De positieve verwachtingen voor de wereldeconomie in 2017 en 2018 zijn gunstig voor de Nederlandse industrie. ABN AMRO verwacht dat de industriële productie volgend jaar met 2 procent groeit en in 2018 met 2,3 procent. De export is een belangrijke aanjager van deze groei.
De waardedaling van de euro ten opzichte van de dollar heeft gunstige effecten op de export van industriële goederen naar de Verenigde Staten en het Verenigd Koninkrijk. Vooral exportintensieve branches – de chemische, elektrotechnische, machine- en transportmiddelenindustrie – zullen hiervan profiteren. Tegelijkertijd wijst ABN AMRO op de risico’s, want deze sectoren worden ook geconfronteerd met hogere grondstofprijzen en valutarisico’s. De valutarisico’s nemen toe zodra de export naar gebieden buiten de eurozone een groter aandeel krijgt in de totale export. Desondanks zijn veel industriële ondernemers positief over de exportmarkt.
Niet alles op niveau
Een aantal industriële sectoren realiseert een bovengemiddelde productiegroei en heeft de crisis definitief achter zich gelaten. De industrie van transportmiddelen groeide het hardst, gevolgd door de elektrotechniek. Ook de machinebouw, basismetalen- en rubber- en kunststofproductenindustrie presteren beter dan gemiddeld, hoewel de groei zich in een veel lager tempo voltrekt. Er zijn drie branches die tot en met het derde kwartaal van 2016 nog onder de maat presteren: de chemische industrie, de elektrische apparaten- en de meubelindustrie.

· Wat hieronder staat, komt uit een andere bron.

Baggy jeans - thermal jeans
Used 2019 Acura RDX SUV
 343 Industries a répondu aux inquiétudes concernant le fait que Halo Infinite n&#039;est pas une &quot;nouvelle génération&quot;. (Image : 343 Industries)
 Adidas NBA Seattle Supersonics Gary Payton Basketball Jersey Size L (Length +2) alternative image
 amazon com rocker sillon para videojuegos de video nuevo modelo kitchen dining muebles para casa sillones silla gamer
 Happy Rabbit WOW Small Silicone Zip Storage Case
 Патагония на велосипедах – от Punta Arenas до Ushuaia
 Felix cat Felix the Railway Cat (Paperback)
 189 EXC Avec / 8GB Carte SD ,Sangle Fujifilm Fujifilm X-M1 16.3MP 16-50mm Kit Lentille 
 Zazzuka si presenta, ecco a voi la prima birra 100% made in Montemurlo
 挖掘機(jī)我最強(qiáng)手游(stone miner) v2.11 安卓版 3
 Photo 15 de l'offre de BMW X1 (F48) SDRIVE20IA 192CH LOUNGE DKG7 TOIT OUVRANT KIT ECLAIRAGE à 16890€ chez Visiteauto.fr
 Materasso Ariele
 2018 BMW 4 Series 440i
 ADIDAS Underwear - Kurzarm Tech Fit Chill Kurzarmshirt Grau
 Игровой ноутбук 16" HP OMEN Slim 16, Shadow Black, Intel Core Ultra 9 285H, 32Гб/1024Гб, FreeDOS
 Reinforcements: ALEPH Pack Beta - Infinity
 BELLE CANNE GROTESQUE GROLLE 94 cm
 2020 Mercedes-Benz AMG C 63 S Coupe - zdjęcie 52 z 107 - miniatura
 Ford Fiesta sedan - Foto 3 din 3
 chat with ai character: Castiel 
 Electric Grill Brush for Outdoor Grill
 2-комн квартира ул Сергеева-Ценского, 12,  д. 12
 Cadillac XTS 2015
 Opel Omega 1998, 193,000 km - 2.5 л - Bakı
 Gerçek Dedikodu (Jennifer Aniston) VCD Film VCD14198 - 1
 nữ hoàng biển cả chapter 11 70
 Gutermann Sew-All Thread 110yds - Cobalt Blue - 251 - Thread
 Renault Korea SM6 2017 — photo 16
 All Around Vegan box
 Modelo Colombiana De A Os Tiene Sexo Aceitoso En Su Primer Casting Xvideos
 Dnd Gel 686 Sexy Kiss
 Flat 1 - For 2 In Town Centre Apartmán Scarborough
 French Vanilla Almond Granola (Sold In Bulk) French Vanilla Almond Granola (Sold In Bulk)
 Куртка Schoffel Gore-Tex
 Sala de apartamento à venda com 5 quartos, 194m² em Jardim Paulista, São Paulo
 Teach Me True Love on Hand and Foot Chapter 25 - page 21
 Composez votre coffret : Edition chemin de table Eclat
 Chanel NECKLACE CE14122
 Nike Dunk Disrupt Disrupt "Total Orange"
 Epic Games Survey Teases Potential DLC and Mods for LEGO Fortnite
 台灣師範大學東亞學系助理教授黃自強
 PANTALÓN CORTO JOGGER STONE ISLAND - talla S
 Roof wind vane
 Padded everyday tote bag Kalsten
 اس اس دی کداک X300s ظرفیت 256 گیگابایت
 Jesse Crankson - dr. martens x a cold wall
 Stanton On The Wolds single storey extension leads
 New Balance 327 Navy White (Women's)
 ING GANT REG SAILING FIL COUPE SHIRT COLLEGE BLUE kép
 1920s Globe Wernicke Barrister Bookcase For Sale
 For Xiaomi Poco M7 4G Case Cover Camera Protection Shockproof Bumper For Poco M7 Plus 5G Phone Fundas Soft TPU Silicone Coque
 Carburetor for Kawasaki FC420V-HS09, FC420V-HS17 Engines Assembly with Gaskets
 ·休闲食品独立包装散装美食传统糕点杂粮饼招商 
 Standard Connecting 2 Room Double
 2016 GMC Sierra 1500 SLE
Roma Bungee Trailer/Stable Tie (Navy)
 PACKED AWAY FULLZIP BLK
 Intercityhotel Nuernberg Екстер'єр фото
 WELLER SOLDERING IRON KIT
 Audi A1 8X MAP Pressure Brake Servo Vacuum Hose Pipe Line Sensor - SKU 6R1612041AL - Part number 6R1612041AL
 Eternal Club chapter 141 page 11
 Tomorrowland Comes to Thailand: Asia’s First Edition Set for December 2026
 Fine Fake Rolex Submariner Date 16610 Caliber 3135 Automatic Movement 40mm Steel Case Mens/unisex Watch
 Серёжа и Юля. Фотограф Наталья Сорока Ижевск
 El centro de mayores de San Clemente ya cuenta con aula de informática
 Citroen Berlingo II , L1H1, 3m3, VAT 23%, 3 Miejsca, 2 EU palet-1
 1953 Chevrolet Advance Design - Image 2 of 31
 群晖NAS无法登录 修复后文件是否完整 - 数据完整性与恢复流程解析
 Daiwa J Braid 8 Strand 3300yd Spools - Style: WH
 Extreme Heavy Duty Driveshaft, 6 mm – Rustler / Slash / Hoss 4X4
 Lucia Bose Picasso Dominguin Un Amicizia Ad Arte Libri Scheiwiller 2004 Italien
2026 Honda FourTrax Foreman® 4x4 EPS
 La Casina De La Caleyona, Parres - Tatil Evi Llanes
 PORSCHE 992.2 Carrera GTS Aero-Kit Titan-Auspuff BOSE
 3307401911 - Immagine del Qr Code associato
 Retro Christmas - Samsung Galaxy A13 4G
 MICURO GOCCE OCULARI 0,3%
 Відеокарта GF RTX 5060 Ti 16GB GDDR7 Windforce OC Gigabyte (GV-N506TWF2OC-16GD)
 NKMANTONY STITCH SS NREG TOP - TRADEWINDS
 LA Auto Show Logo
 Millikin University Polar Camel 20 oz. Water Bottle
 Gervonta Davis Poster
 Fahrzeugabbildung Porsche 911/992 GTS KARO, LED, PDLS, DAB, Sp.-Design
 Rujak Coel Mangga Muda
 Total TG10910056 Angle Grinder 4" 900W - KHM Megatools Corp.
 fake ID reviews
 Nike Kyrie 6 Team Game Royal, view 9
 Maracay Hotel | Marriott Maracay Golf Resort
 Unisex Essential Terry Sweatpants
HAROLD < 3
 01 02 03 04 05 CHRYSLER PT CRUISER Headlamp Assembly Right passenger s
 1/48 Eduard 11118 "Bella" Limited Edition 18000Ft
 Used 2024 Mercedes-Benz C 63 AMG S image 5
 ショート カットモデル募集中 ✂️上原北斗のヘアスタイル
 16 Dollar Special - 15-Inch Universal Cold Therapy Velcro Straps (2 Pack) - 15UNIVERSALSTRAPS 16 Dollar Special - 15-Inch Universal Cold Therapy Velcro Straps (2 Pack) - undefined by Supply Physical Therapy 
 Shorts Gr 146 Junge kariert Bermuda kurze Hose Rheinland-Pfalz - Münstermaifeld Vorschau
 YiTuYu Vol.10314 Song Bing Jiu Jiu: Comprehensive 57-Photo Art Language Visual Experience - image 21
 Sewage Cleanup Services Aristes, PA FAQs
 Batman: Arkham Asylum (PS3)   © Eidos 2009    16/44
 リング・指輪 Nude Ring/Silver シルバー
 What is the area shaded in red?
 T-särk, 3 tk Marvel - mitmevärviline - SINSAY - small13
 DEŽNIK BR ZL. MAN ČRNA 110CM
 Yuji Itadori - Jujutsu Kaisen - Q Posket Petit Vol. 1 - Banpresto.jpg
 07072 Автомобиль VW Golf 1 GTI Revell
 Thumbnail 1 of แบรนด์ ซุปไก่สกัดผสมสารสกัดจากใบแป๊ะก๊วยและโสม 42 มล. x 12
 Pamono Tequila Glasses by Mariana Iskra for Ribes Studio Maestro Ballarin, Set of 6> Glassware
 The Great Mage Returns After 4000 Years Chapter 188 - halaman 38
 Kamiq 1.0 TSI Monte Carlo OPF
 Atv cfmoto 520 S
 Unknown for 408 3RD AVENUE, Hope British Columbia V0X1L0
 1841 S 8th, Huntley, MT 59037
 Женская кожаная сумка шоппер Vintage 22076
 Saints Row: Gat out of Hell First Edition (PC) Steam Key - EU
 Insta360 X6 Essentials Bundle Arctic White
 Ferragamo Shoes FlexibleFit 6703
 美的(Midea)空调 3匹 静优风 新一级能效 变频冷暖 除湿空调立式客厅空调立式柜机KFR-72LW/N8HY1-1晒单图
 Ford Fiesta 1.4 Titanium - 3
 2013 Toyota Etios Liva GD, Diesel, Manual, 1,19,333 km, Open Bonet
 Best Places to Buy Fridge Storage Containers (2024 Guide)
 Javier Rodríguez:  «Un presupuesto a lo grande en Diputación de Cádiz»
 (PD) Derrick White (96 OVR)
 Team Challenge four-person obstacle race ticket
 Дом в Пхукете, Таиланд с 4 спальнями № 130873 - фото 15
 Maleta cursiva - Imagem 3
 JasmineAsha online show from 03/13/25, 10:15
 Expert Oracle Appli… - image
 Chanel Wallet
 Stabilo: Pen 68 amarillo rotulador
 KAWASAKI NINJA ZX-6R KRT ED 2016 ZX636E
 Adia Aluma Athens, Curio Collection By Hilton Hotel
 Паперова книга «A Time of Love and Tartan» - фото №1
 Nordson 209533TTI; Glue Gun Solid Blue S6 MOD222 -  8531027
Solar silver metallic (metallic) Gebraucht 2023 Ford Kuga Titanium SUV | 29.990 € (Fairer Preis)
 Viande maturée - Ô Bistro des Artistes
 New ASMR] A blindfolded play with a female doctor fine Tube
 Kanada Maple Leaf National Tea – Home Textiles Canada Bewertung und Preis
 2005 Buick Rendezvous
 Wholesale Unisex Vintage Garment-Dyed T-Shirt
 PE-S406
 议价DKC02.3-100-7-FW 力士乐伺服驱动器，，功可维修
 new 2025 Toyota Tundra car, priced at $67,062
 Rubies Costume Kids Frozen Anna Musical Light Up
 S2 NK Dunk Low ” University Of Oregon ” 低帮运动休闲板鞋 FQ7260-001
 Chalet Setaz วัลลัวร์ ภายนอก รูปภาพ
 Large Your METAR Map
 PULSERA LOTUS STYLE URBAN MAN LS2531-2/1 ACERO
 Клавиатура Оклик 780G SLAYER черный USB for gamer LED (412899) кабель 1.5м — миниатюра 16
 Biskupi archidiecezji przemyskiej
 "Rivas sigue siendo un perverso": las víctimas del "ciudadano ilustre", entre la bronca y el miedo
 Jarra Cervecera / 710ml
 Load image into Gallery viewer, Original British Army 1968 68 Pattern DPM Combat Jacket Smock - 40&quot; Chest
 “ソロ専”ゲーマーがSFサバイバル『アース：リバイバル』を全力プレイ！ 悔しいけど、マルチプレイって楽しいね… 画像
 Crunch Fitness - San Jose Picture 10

Grondstofprijzen doorslaggevend
In de chemische industrie en de basismetaalindustrie hebben ondernemers vooral last van volatiliteit in de grondstofprijzen. Voor de chemische industrie is de afzetprijs sterk afhankelijk van de trend in de olieprijs en dat heeft effect op de omzetontwikkeling. Ook in de basismetaalindustrie is het effect van de lage olieprijs voelbaar. Veel olie gerelateerde projecten komen te vervallen of worden uitgesteld en dat holt de orderportefeuilles uit.